Stylish debut by talented New Wave quartet
Throughout the first half of the ‘80s, the popular music scene was awash with an overabundance of pop/rock/indie acts, all vying for their very own moment in the neon spotlight. Bands such as Duran Duran, Simple Minds, Thompson Twins, Culture Club, plus a host of other English groups were dominating the international charts, thanks to their slick, well produced, synth-pop virtues. So when it came to the new wave, Britannia most definitely ruled.
And while the Brits were once again recolonising the commonwealth, the Australian music industry had its own fair share of quality pop/rock bands who were equally hungry to make their own mark on the world, even if having made it overseas instead often meant being big in New Zealand.
Kids In The Kitchen may not be particularly well known to anyone outside Australia, but out of the multitude of so-called ‘new wave’ groups doing the rounds in Oz, Kids were one of the few who had real potential to crack it big, thanks to their penchant for well-crafted, intelligent tunes, and lead singer Scott Carne’s impressive vocal talents.
Their debut album Shine took some eighteen months to record, before finally hitting the shops in May 1985, reaching platinum in Australia soon after.

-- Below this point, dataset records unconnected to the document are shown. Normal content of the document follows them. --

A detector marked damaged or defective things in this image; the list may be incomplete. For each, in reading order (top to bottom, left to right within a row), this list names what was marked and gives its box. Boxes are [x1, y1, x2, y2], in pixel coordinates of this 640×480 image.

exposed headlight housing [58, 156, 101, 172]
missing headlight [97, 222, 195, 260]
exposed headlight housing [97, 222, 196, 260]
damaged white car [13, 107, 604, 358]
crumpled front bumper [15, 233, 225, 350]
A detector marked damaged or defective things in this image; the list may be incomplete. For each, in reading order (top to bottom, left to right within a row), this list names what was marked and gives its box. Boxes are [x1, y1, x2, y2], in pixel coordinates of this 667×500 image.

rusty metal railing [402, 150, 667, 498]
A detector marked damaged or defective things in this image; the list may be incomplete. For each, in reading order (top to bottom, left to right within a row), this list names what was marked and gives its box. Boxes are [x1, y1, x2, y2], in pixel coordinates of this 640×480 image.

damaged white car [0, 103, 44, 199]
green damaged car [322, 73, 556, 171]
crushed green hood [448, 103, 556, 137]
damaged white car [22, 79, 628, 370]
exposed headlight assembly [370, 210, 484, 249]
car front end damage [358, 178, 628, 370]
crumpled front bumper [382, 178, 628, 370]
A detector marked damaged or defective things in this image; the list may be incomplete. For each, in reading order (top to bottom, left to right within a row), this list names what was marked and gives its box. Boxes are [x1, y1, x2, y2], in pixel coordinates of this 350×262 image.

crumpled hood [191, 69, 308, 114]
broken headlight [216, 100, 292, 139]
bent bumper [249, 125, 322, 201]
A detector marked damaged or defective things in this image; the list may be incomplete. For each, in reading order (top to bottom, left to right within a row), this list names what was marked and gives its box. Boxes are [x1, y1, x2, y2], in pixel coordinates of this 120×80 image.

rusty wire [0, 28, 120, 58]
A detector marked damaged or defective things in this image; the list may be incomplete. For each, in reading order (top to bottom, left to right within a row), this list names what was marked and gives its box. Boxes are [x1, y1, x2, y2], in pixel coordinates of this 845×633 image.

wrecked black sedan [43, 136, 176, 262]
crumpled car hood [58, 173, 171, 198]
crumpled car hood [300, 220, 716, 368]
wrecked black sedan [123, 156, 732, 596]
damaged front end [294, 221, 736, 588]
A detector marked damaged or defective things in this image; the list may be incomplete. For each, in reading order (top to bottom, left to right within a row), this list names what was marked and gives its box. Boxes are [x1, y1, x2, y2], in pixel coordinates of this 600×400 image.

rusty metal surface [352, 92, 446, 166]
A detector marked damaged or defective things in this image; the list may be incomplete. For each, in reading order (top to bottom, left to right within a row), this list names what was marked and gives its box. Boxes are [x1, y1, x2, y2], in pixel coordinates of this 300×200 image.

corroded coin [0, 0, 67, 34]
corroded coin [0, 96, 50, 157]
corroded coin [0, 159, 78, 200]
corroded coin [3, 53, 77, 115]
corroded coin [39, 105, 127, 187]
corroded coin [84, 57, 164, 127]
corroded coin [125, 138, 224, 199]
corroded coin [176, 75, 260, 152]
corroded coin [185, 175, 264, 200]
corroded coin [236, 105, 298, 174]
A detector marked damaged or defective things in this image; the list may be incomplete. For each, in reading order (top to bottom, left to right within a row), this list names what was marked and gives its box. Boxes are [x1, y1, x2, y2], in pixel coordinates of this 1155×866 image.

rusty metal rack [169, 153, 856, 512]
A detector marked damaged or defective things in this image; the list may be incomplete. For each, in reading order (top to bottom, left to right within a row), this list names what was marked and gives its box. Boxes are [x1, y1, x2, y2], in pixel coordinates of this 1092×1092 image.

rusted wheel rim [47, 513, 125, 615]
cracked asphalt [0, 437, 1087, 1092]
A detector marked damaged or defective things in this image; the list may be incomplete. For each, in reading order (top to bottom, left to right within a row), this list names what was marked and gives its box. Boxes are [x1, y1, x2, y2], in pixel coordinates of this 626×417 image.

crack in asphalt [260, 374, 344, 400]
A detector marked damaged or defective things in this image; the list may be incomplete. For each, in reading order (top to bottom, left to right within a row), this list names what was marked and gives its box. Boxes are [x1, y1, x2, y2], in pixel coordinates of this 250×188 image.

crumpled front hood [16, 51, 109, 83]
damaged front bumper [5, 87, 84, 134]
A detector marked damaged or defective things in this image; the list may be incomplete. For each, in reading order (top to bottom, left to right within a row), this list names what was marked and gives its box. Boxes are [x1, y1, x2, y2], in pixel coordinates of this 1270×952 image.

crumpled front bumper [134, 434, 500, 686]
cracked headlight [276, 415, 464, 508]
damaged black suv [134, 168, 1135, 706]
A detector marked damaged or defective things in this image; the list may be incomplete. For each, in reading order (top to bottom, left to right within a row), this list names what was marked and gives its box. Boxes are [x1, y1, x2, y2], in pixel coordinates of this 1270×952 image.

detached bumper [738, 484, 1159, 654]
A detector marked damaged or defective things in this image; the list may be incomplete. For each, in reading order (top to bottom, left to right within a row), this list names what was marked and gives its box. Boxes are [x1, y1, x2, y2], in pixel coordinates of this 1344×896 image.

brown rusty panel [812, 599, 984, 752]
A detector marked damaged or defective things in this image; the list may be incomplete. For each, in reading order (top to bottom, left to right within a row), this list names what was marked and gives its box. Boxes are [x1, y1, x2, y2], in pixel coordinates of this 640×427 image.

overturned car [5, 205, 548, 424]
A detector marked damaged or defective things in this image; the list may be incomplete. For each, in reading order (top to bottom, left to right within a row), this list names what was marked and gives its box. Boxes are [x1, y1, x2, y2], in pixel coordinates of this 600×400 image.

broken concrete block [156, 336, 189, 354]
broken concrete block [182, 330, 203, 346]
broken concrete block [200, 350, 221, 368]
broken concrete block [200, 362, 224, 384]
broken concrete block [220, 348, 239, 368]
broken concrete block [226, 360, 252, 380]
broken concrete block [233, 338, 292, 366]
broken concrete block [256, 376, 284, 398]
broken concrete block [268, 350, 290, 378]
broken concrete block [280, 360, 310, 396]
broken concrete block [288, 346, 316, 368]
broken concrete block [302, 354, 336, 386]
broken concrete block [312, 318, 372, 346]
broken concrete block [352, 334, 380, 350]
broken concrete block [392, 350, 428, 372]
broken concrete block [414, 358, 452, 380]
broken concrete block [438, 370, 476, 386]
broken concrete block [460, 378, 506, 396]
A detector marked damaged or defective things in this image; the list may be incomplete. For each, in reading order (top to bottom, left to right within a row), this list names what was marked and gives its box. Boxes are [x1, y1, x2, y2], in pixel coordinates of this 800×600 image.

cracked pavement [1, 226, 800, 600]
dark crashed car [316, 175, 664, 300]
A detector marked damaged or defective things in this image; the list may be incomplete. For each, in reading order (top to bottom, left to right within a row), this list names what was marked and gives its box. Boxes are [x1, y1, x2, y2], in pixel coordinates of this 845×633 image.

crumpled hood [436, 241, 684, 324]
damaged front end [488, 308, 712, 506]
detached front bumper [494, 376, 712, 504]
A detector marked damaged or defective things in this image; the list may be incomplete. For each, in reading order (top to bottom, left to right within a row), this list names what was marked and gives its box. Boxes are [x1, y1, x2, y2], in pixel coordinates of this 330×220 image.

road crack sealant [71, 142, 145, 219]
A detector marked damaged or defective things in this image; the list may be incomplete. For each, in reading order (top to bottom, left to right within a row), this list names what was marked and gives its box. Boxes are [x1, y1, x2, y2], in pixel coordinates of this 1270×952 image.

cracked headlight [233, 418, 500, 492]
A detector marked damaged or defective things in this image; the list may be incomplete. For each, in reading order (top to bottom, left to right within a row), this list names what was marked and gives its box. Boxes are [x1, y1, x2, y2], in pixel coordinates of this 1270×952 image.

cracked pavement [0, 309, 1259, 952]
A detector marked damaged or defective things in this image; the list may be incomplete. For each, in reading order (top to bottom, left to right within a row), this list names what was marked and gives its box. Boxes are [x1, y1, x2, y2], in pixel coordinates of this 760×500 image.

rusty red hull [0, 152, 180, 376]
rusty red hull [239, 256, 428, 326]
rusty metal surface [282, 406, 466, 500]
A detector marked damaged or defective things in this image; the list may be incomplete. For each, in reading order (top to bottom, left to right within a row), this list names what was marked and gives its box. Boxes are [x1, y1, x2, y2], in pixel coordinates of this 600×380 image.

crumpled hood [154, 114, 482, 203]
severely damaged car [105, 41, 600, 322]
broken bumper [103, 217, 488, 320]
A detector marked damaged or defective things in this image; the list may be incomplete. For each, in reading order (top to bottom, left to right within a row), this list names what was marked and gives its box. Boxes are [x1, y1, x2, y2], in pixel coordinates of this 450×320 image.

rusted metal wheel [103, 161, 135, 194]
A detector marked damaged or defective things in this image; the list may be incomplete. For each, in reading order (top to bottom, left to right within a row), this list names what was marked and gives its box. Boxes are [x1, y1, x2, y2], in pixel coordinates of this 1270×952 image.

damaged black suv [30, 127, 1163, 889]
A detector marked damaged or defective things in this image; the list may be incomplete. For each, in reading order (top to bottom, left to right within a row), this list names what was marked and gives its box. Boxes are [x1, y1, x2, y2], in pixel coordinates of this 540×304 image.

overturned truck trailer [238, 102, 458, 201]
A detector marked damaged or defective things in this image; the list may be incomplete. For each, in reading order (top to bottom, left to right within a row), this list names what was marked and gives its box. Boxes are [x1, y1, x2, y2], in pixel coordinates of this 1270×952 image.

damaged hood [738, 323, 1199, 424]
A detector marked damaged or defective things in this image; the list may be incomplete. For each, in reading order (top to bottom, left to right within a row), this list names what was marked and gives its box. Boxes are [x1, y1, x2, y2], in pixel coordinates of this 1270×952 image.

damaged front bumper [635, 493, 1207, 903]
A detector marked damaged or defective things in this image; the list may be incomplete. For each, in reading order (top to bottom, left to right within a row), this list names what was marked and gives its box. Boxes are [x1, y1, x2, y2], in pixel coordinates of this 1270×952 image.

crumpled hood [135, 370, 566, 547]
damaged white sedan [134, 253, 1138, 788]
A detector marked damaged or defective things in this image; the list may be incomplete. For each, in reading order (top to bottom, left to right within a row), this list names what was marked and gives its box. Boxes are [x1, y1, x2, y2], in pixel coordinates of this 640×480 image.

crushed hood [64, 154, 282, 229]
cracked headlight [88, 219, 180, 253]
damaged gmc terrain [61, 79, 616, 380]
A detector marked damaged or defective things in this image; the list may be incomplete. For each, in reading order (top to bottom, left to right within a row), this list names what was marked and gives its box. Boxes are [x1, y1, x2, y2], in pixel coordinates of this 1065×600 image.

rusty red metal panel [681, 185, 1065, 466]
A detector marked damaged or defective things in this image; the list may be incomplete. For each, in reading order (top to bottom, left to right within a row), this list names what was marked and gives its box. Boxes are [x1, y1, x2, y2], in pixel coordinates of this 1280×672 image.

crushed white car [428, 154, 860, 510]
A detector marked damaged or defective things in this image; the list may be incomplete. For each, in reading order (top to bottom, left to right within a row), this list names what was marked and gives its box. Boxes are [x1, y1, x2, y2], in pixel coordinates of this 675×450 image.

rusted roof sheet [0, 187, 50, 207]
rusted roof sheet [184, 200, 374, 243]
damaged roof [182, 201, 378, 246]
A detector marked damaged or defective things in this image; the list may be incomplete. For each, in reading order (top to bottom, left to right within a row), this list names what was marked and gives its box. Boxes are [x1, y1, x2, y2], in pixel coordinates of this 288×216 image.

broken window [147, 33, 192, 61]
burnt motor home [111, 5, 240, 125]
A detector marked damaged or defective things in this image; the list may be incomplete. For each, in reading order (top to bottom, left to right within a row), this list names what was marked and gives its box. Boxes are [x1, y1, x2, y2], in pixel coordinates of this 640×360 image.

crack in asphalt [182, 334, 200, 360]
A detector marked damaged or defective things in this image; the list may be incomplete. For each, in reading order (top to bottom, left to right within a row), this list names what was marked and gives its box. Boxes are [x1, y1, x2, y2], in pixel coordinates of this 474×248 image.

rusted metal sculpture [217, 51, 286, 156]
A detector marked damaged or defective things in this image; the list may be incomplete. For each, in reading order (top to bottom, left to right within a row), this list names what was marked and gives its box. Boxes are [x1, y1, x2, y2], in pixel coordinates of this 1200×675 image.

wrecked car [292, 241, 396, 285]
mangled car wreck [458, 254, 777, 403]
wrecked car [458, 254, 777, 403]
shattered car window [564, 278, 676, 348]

The title track, which opens the LP (or CD, depending on your vintage), is one of those near-grandiose pop statements that many bands of the day attempted but few were capable of actually pulling off. Carne’s vocal style may bear more than a passing resemble to Simon Le Bon, which isn’t a bad thing, in that it means Carne can actually sing.
“Current Stand” is a stadium anthem if there ever was, while “Place To Go” and “Not The Way” are both buoyantly fun and funky, however it’s their first single, “Change In Mood,” that brought them to the attention of critics. It is also the song they are perhaps best remembered for, and is now considered to be a classic from the era.
Carne unleashes his inner David Sylvian on the classy, synth-driven “Cynical,” before “Bitter Desire” sees them pay homage to Simple Minds. The immediately catchy “Something That You Said” has 1985 written all over it (in the best possible way I might add), as does the deeply reflective “My Life” and “How Come,” another synth-pop-funk tune, during which the band utilise just about every electronic effect the period had to offer.
Fans of ‘80s pop, especially Duran Duran and Ultravox, should find much to enjoy here. No doubt Kids In The Kitchen were sharp and clever songwriters, who could have gone on to achieve so much more. Instead, they released one more LP (Terrain), before calling it a day in 1988, not so much due to artistic differences, but the business end of things.
Shine remains to this day their crowning achievement. In 2016 the album was remastered, albeit without any of the usual bonus material one comes to expect nowadays with re-releases. Certainly a deluxe edition (including a DVD of live performances) would have been most welcome.